But in contrast to animals, plants don't roam. With plants, it's not so much about how to get from A to B via a landbridge, a physical 'subaerial' connection, subsequent island hopping (like in the case of Hawaii), in the feathers or bellies of birds (Aponogeton), blown with the wind (birches and alders, and the enigmatic southern hemispheric Nothofagus), floating by yourself (Cycas, several palms) or on natural rafts. All long-known and -pondered, recently a bit forgotten; see e.g. this nearly 70 years old scientific essay about trans-oceanic plant dispersal with respect to the flora of New Zealand; and Ridley (1930) about the modes of dispersal (including not a few that directly invalidate any model used for 'explicit' biogeographic inferences), a book we had to use several times lacking any newer research along the same lines. It's about whether B is a place to root (quite literally). And, it helps to know where you were, when the plant thrived (10, 20, 50, 100 million years ago).
The proper way to do it – the wonderful world of easy-to-access palaeglobes
When you have a dated tree, and some idea about the fossil record, you just put that into the proper context and you can end up with a biogeographic scenario, better than any (no matter how fancy) programme could possibly infer. The proper context is the past Earth. As a geologist-biologist, when you search for palaeoglobes, globes that show the past Earth, you end up with two principal choices: the works by Ron Blakey (his new page: Deep Time Maps) or Robert Scotese (PALEOMAP project); both equally fantastic and a priceless resource. |
| Plotting the actual (not inferred) geographic history of the beech (from Denk & Grimm 2009); see also The challenging and puzzling beech – a (hi)story. |
For our beech biogeographic history, we went for Blakey's maps because at the time Scotese's were not so easy to access (they differ in aspects, getting a palaeoglobe is as much mathematics as it is an artform), and Blakey provided a special service when you asked him: he would tilt the globe in a way that suits you.
Because his wife insisted (she wrote our invoices, at least, when we used his maps for later papers), he has to make some money with it. You have to pay a modest fee these days to use Blakey's maps in a scientific (i.e. non-profit) publication. I believe every phylogeographic paper should include a figure like the one(s) above, but I suppose when you pay 3000 US$ for gold open access, you can't afford paying 100–200 bucks for a nice digital palaeoglobe providing a real background for your hypotheses and scenarios.
Quite recently, and rather by accident than purpose (while browsing for interest, the benefit of being out-of-science-business), I found Scotese's related project page on ResearchGate Earth History: The Evolution of the Earth System – his entire work is now free and easy to access! A treasure chest for phylogeography. Or anyone interested how our world used to look like.
He also has some nice, easy videos on YouTube about the Earth how it was and how it will become, interesting also for the general public (tested on family members).

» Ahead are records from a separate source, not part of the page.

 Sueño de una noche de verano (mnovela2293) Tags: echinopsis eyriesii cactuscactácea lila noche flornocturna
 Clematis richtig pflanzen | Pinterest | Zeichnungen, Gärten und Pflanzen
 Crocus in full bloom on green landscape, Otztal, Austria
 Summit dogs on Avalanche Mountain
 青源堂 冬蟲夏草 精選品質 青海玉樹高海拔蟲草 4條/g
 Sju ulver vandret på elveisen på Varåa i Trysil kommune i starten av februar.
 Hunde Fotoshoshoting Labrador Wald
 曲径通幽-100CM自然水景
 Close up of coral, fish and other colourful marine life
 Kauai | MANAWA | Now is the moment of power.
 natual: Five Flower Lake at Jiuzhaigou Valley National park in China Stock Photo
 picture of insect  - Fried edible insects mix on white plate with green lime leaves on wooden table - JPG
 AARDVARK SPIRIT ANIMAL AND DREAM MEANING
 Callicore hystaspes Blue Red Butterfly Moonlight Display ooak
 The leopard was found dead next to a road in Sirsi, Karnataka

An interview: A Paleogeographer's Song.
The golden egg
And even more recently, I noticed that for some of his time sheets, he now also provides a GoogleEarth layer (kmz) file (here's GoogleEarth's video how to import KML and KMZ files). Now everyone (with a not too crappy computer), specialist scientist or just curious person, can dive into Earth's past.From whatever angle you want. A few, sparsely annotated, example screenshots (just the bits for the last 80 Ma; all globes within a series are centred on the same point and same zoom; all palaeoglobes: © 2013 Robert Scotese, PALEOMAP project).
Earth's blank side, the Eternal Great Wide Blue
(the always vast Pacific Ocean)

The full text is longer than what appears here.